## WORK TO DO
Quote every sentence in the forum thread on intrinsics that contains the word "compiler."

## TEXT SEGMENT
How does intrinsics work?

As I understand it is a CPU instruction that you can run instead of several other (more simple) ones. But Casey checks if they are available by checking which compiler is running! Won't that break if the game is moved to a different machine with a different CPU? Programming against the hardware is new to me :-)

Thanks
When you write C code like "a = b * c" compiler will convert that to multiply instruction. There can be of course additional instructions to move values from stack to registers and back, but the main thing is * symbol means to use multiply instruction.

But CPU has much much more instructions: http://ref.x86asm.net/geek-abc.html
There simply isn't a way to write them in C using special symbols (like + for addition, or * for multiply). So compiler or CPU vendors came up with idea of intrinsics. They look like a function call. But compiler recognizes these fake function calls, and instead of generating real CALL instruction they generate specific CPU instruction for each intrinsic. So simply this is a way how to access all the complex CPU instruction set from C code without writing assembly code.

## INFORMATION SHOWN
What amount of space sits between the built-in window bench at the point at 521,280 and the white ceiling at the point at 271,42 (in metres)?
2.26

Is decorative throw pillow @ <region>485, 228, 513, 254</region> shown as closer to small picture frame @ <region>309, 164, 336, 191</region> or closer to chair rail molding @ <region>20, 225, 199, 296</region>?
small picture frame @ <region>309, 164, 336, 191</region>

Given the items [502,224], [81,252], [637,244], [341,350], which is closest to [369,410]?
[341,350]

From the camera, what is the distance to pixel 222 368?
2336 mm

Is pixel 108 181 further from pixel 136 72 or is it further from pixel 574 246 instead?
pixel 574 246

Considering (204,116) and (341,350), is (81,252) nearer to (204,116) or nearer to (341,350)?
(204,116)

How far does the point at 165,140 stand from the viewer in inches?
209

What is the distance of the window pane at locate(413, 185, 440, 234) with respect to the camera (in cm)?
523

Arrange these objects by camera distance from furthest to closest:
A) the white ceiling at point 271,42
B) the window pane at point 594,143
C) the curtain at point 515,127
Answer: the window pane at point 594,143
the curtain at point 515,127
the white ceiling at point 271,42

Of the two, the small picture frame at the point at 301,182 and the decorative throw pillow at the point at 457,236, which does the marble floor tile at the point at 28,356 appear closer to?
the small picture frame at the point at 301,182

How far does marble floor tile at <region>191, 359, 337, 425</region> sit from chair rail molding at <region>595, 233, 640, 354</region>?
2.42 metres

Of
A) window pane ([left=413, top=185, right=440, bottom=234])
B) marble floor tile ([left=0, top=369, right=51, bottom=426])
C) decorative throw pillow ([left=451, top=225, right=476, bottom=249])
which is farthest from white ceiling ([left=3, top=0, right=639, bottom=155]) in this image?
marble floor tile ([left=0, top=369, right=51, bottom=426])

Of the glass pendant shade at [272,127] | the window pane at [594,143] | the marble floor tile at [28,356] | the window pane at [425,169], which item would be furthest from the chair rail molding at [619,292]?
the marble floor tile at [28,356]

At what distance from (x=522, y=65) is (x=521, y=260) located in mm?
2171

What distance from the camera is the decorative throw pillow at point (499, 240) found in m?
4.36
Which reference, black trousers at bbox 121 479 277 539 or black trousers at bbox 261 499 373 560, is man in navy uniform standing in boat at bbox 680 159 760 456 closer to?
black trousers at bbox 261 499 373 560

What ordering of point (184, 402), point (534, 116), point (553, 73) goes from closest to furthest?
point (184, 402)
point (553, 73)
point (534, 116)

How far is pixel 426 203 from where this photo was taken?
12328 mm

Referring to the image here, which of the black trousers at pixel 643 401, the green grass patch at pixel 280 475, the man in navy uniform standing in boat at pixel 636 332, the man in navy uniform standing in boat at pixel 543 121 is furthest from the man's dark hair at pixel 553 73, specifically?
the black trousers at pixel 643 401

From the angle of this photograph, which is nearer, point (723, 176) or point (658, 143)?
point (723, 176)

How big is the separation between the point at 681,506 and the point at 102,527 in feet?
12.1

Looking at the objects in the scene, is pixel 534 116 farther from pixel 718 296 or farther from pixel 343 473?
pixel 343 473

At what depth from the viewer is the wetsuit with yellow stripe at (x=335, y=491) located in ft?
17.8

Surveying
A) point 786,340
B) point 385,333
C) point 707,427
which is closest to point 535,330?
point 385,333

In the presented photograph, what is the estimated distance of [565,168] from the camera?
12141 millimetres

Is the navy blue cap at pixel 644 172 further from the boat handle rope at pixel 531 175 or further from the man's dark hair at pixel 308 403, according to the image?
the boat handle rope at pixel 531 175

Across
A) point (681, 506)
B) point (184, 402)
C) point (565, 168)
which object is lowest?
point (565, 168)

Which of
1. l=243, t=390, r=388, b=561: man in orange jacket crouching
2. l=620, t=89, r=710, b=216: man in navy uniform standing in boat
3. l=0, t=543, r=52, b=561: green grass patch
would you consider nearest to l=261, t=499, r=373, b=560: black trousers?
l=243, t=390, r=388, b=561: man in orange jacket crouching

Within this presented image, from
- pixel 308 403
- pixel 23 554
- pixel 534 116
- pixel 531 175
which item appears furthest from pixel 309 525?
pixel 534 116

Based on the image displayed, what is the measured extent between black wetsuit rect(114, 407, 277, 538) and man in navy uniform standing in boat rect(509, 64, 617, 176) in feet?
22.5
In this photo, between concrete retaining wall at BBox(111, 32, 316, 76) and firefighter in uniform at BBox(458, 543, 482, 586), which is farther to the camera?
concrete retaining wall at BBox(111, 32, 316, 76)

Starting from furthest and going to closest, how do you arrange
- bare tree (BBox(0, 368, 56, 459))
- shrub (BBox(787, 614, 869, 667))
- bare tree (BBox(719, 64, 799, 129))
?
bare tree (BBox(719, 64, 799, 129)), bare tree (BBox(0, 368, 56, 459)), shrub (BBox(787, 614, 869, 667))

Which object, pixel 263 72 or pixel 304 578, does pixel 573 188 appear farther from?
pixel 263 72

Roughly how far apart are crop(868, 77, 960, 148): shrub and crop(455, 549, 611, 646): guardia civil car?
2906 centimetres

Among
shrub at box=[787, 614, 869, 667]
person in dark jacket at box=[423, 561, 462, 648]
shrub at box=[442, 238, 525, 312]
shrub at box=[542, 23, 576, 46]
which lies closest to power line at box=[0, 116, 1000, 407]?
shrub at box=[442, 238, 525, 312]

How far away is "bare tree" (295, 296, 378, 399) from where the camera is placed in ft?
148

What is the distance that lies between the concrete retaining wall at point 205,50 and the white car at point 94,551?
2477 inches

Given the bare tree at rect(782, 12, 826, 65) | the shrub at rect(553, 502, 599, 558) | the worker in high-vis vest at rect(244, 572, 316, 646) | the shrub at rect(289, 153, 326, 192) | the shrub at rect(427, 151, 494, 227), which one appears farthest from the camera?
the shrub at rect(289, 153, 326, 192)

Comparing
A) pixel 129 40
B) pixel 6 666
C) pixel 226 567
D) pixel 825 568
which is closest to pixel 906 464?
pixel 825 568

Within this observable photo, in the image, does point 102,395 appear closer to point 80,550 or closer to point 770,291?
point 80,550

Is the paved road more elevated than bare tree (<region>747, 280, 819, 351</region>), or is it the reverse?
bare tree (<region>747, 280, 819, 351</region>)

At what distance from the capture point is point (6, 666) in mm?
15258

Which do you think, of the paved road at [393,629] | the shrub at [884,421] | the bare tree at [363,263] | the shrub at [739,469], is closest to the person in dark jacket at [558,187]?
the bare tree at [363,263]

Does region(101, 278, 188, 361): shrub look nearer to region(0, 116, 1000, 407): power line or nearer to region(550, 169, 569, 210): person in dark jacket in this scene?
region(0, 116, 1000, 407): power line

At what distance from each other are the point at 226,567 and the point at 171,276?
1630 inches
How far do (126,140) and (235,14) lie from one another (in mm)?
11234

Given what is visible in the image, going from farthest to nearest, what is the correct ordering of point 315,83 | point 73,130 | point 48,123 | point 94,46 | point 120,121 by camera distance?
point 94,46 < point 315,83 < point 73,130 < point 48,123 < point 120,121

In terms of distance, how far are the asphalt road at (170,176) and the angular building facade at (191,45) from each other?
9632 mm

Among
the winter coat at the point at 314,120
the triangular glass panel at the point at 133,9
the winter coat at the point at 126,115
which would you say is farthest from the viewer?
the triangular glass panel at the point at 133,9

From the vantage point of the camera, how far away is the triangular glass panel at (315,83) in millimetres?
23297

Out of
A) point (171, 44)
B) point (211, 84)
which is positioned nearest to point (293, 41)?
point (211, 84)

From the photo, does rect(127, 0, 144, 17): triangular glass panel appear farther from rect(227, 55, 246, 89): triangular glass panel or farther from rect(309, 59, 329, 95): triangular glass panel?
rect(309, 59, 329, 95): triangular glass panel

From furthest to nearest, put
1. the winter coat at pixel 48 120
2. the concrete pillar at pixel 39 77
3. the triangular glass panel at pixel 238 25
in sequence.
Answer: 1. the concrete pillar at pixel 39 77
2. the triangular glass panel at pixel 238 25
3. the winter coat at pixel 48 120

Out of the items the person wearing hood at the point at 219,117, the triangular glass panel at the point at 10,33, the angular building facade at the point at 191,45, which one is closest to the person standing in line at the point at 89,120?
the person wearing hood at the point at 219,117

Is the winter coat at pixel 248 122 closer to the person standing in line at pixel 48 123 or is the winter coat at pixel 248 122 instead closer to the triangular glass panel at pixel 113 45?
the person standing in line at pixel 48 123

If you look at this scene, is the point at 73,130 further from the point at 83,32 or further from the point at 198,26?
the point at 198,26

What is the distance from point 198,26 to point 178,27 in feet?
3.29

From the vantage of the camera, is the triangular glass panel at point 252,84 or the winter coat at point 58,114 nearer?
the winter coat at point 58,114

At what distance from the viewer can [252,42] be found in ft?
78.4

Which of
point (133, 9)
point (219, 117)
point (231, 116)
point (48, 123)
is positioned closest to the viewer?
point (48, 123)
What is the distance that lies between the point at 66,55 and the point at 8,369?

## TASK SOLUTION
- But Casey checks if they are available by checking which compiler is running!
- When you write C code like "a = b * c" compiler will convert that to multiply instruction.
- So compiler or CPU vendors came up with idea of intrinsics.
- But compiler recognizes these fake function calls, and instead of generating real CALL instruction they generate specific CPU instruction for each intrinsic.